## WHAT THIS TASK INVOLVES
Go through the listing below and return each line that includes "involvement".

Segment Start: GIVEN RECORDS

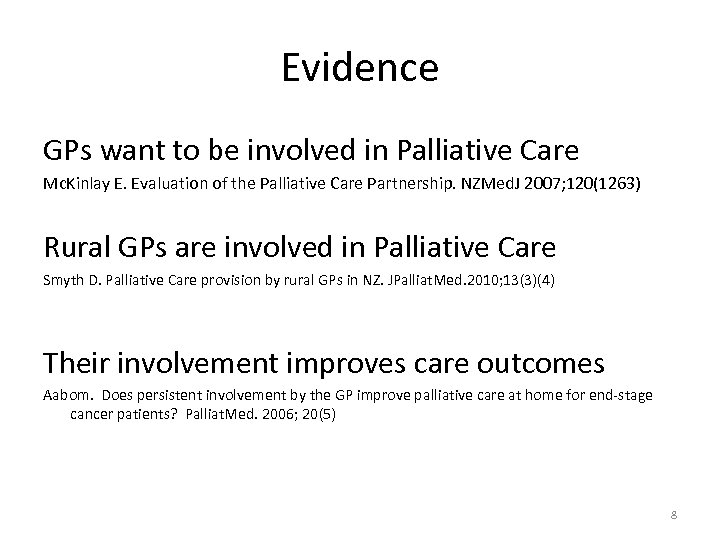 Evidence

GPs want to be involved in Palliative Care

McKinlay E. Evaluation of the Palliative Care Partnership. NZMedJ 2007;120(1263)

Rural GPs are involved in Palliative Care

Smyth D. Palliative Care provision by rural GPs in NZ. JPalliatMed.2010;13(3)(4)

Their involvement improves care outcomes

Aabom. Does persistent involvement by the GP improve palliative care at home for end-stage cancer patients? PalliatMed. 2006; 20(5)

8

Segment End: GIVEN RECORDS

## SOLUTION TO THE PROBLEM
Their involvement improves care outcomes
Aabom. Does persistent involvement by the GP improve palliative care at home for end-stage cancer patients? PalliatMed. 2006; 20(5)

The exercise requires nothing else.